#### WHAT TO WORK ON
Rewrite the listing from the line with "In the table beside the chart, is" up to and including the line with "In the top-left chart, do", changing "top-left" to "upper-left" and keeping everything else as it is. Leave the pictures out of your answer.

#### INFORMATION PROVIDED
+-------+

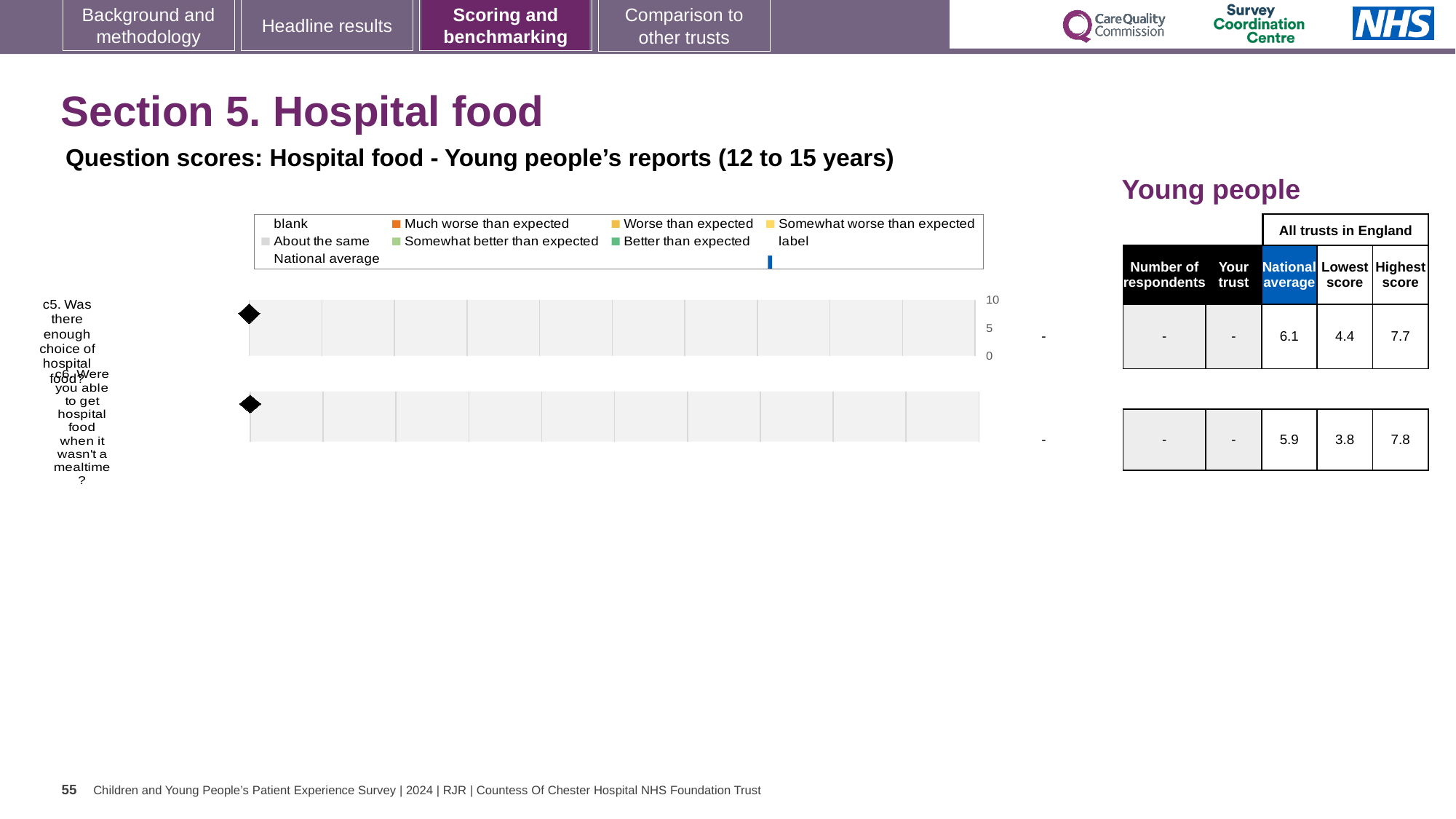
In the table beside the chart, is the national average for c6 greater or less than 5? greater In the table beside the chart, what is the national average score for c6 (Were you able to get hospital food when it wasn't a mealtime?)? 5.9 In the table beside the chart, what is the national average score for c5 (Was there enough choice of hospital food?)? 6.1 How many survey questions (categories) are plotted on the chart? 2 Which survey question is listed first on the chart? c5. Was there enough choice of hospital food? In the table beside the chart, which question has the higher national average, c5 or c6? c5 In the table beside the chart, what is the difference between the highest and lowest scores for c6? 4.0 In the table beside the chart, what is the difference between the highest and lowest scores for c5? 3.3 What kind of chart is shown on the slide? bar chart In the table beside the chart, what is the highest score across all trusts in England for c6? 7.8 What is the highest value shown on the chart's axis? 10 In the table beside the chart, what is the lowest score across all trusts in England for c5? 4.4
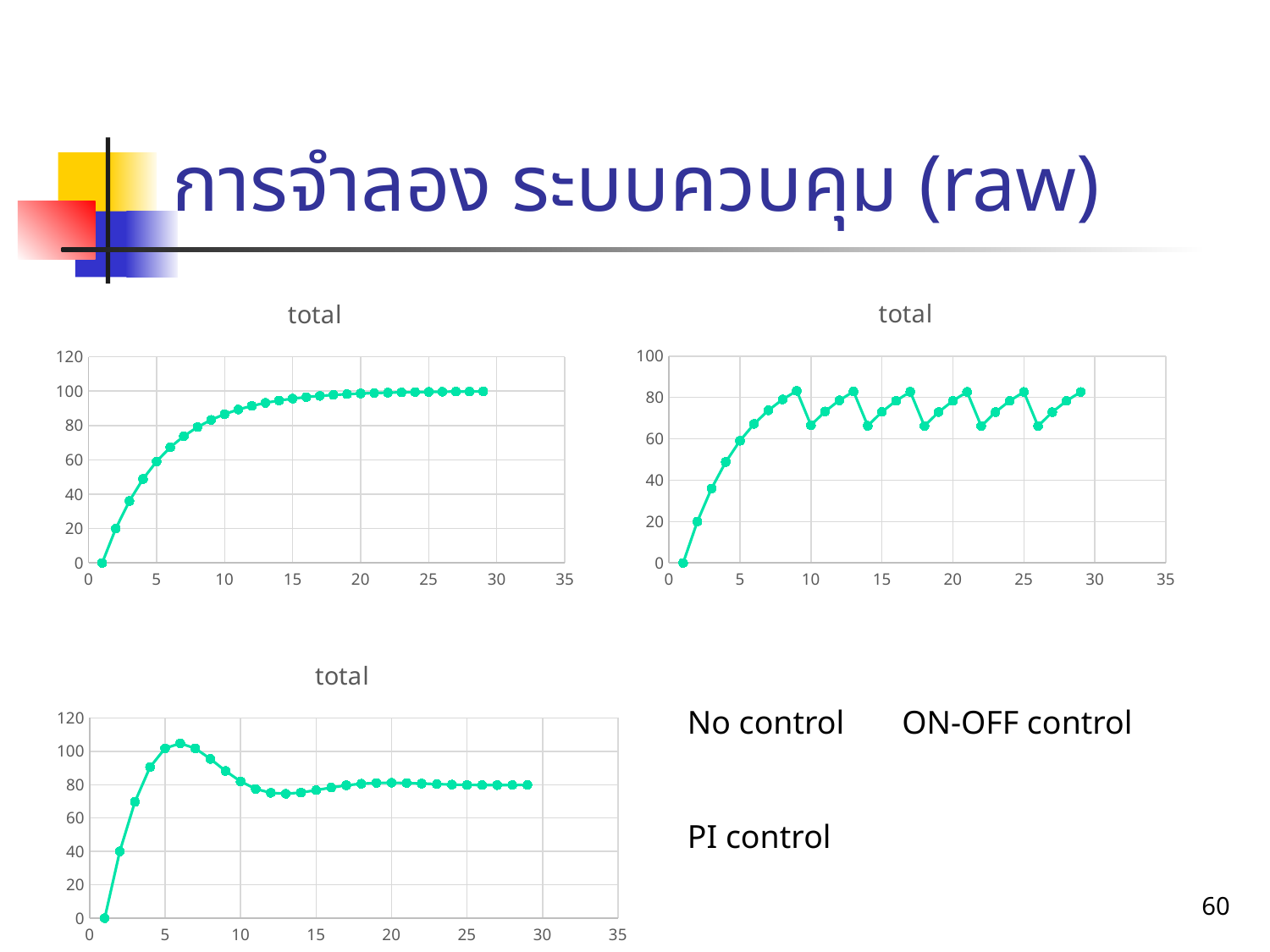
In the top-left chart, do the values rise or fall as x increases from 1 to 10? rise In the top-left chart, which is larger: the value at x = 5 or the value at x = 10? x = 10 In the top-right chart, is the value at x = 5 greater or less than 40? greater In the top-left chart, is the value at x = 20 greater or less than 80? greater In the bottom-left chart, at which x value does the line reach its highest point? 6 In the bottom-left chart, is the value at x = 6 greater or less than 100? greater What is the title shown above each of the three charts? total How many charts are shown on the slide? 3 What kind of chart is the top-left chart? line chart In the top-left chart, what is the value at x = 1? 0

+-------+

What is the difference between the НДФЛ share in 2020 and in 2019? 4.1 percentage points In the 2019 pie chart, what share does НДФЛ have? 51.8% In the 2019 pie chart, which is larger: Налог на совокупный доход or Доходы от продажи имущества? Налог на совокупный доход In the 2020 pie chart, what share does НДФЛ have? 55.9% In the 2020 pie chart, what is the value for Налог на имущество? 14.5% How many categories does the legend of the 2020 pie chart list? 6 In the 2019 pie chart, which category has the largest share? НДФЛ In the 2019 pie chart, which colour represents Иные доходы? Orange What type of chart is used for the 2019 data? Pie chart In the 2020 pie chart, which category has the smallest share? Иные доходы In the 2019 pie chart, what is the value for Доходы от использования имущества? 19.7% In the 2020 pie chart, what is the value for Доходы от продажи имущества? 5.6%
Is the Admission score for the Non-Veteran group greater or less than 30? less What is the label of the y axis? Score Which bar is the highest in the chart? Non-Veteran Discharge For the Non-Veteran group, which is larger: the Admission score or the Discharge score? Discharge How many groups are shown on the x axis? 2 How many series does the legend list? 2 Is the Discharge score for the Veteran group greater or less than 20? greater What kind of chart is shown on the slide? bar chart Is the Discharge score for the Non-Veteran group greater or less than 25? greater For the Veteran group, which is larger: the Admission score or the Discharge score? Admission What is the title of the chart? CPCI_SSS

+-------+

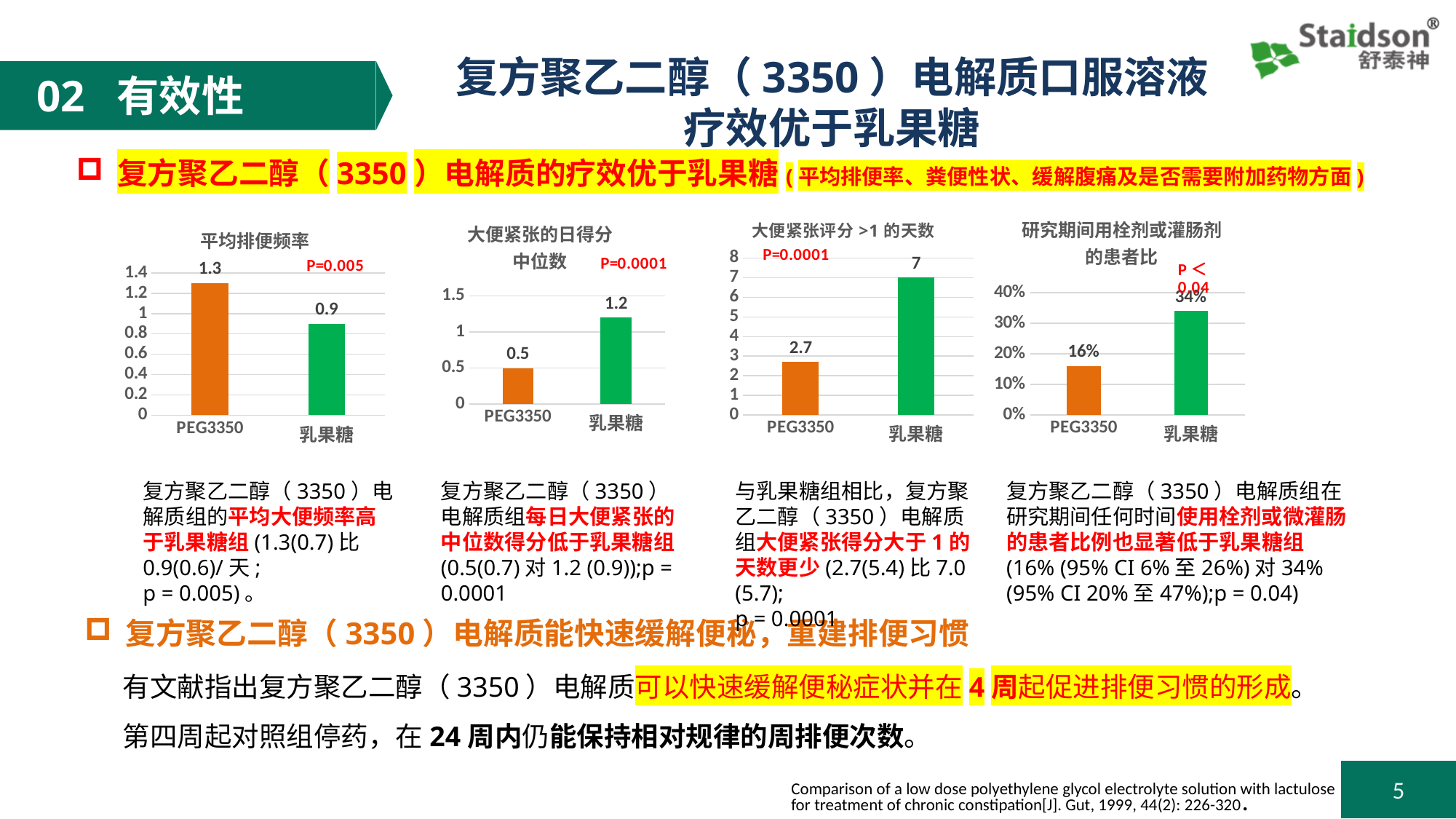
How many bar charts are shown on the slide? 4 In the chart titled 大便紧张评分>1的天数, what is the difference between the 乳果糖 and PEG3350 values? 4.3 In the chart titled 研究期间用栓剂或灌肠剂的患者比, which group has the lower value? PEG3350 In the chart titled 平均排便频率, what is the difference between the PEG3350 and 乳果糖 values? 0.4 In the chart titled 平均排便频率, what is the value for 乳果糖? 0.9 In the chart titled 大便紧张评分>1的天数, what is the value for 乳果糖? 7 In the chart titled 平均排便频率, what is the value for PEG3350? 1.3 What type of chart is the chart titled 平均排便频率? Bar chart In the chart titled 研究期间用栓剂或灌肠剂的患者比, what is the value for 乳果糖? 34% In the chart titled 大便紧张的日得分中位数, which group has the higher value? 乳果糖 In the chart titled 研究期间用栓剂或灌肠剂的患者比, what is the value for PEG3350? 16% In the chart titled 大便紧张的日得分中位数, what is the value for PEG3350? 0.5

+-------+

#### RESPONSE TO THE EXERCISE
In the table beside the chart, is the national average for c6 greater or less than 5? greater In the table beside the chart, what is the national average score for c6 (Were you able to get hospital food when it wasn't a mealtime?)? 5.9 In the table beside the chart, what is the national average score for c5 (Was there enough choice of hospital food?)? 6.1 How many survey questions (categories) are plotted on the chart? 2 Which survey question is listed first on the chart? c5. Was there enough choice of hospital food? In the table beside the chart, which question has the higher national average, c5 or c6? c5 In the table beside the chart, what is the difference between the highest and lowest scores for c6? 4.0 In the table beside the chart, what is the difference between the highest and lowest scores for c5? 3.3 What kind of chart is shown on the slide? bar chart In the table beside the chart, what is the highest score across all trusts in England for c6? 7.8 What is the highest value shown on the chart's axis? 10 In the table beside the chart, what is the lowest score across all trusts in England for c5? 4.4
In the upper-left chart, do the values rise or fall as x increases from 1 to 10? rise In the upper-left chart, which is larger: the value at x = 5 or the value at x = 10? x = 10 In the top-right chart, is the value at x = 5 greater or less than 40? greater In the upper-left chart, is the value at x = 20 greater or less than 80? greater In the bottom-left chart, at which x value does the line reach its highest point? 6 In the bottom-left chart, is the value at x = 6 greater or less than 100? greater What is the title shown above each of the three charts? total How many charts are shown on the slide? 3 What kind of chart is the upper-left chart? line chart In the upper-left chart, what is the value at x = 1? 0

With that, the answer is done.